Min Ho, Seungmin'in uzattığı kağıtta yazanlara baktı. Adamların fotoğrafları ve bilgileri vardı. Min Ho, kafasını sallayıp dosyaları sakladıkları çekmeceye koydu kağıtları.

Derin bir iç çekti.
"Sandığımızdan daha sağlam çevresi var bu adamın, sinirimi bozuyor."

Seungmin, onun omzunu patpatladı.

"Endişe etme, çok az kaldı." diyerek onu rahatlatmayı umdu, Min Ho tebessüm ederek kafasını sallamıştı. Sabırlı olmaları gerektiğini biliyordu.

Çamaşırları serdikten sonra bahçede biraz oturmak istemişti Gahyeon. Hasır koltuklardan birine geçti, gözü bir yerlere dalmış bir şekilde düşünmeye başladı. Kafası bulanmıştı, şu sıralar garip duygular içerisindeydi ve bunların ne olduğunu, neden olduğunu bilmiyordu. Tek bildiği; Hyunjin ile ettikleri son kavgadan sonra böyle olduğu. Onun o kırgın bakışlarını gördükten sonra...

Sıkıntı dolu bir iç çektiği esnada yanına oturan Ryeong ile düşüncelerinden ayrıldı.

"Burada ne yapıyorsun?"

"Hiç..." diye geçiştirmişti. Ama Ryeong'a içini dökme gereği duyuyordu. Bu evde en iyi anlaştığı kişi oydu ve ondan başkasıyla da rahat rahat konuşamazdı bu mevzuyu.

"Hyunjin ile çamaşırları topladıktan sonra biraz oturmak istedim."

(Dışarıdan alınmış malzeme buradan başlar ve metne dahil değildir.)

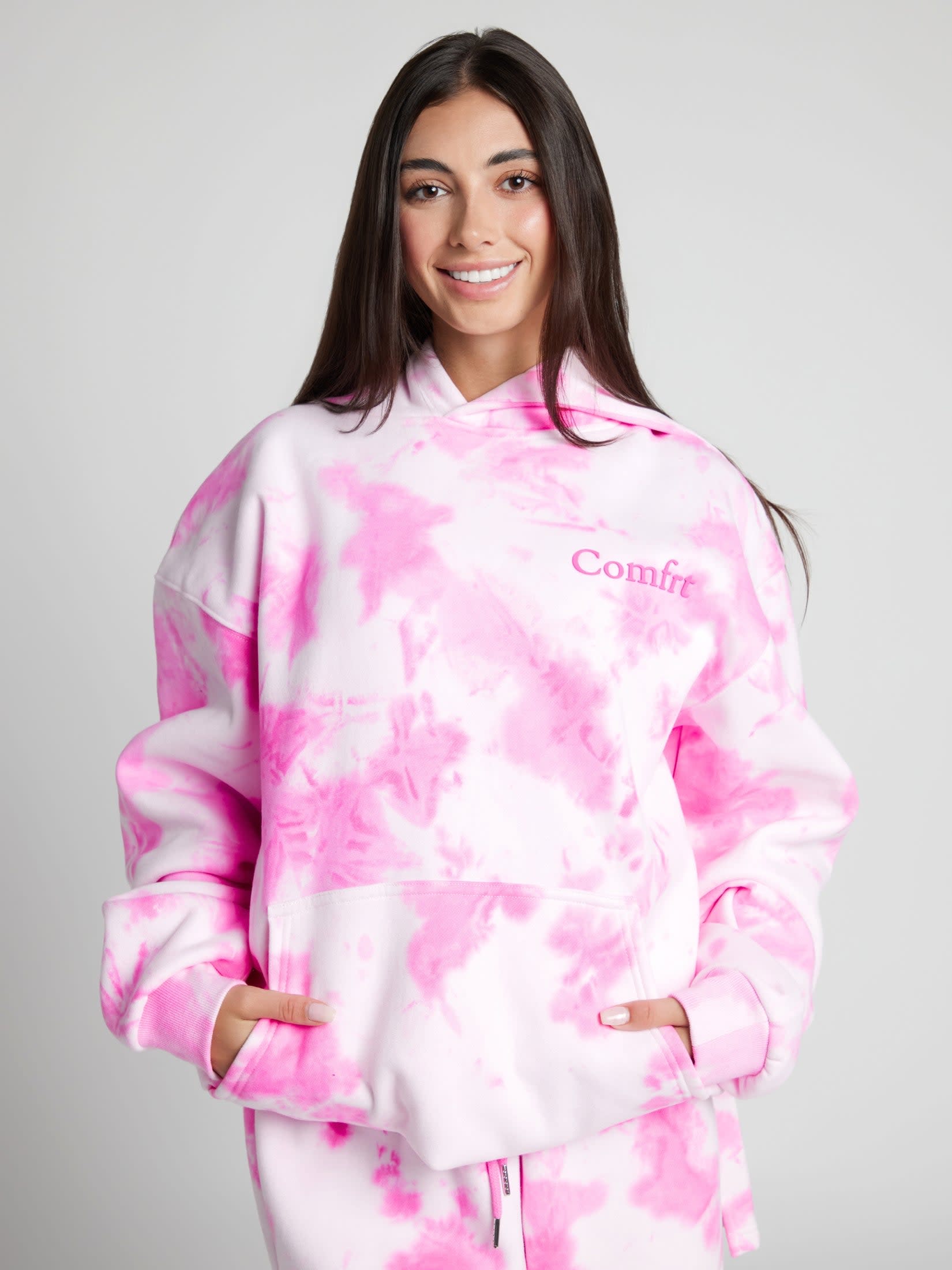Comfrt Clothing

Ryeong, gözlerini kocaman açtı.
"Hyunjin ile mi?"

"Jisung'ın aniden beli tutulunca..."

Durumu anlayan Ryeong, arkasına yaslandı kollarını birleştirirken, "Bilerek yapmıştır o salak."

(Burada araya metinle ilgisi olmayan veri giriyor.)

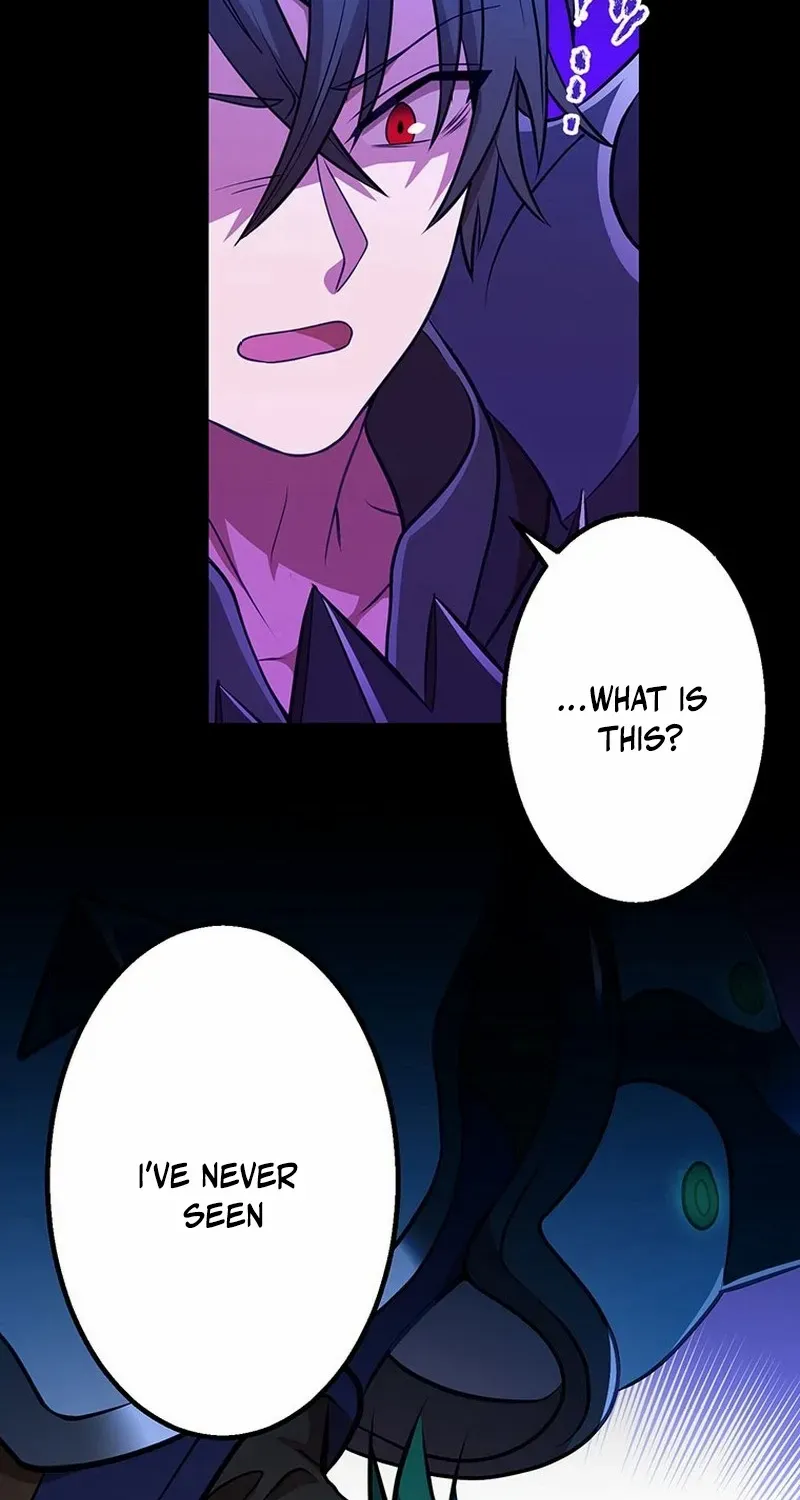 Chapter 71 — page 51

Gahyeon, derin bir iç çekti.
"Ryeong... Hyunjin çok durgun görünüyordu."

"Bir şeylerin farkına varıyorsun sanırım?"

Kaşlarını çattı Gahyeon, "Ne?"

"Hyunjin'in üstüne fazla gittiğinin, aslında senin de onu hala unutamadığının ve deli gibi sevdiğinin farkına vardın."

"Sadece durgun göründüğünü söyledim, bunları da nereden çıkarıyorsun?" diye panikle konuştu. Ryeong, hafifçe güldü, "Yapma, Gahyeon. Gerçekten inkar mı edeceksin?"

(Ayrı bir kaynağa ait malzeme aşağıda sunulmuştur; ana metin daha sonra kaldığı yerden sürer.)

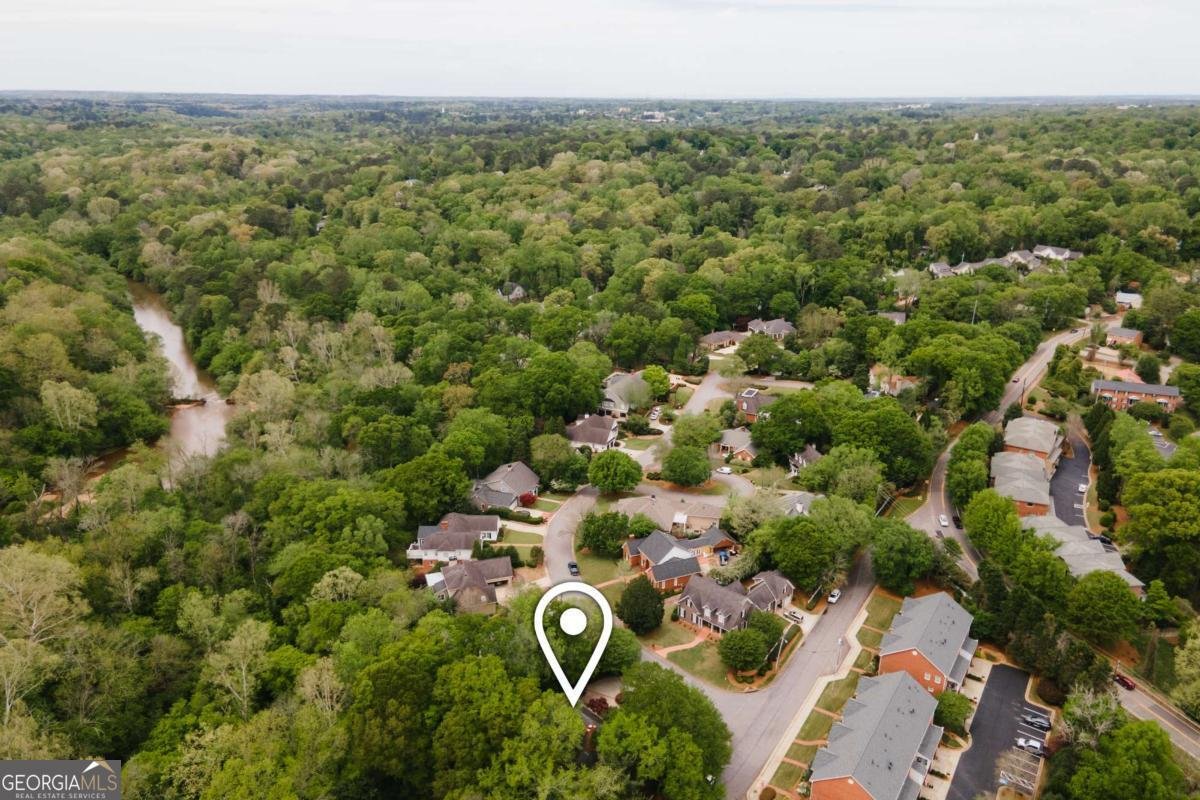 105 Princeton Mill Road Athens - Photo 62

Gahyeon, yutkundu. Ryeong'un doğru tespitlerde bulunuyor olması onu korkutmuştu.

"Ben... Bilmiyorum. Kabullensem ne değişir ki? Nasıl, geçmişi unutup da yolumuza devam edeceğiz?"

O an; Jisung'ın anlattıklarını hatırladı Ryeong. Hyunjin, gerçekleri öğrenmesini istemiyordu Gahyeon'un. Bahane olarak düşünmemesi için. Ama böyle olmazdı, ortada kocaman bir bilinmezlik çukuru vardı. Hyunjin ile Gahyeon'un bitmemiş hikayesi, bu çukurun içinde kaybolmayı hak etmiyordu.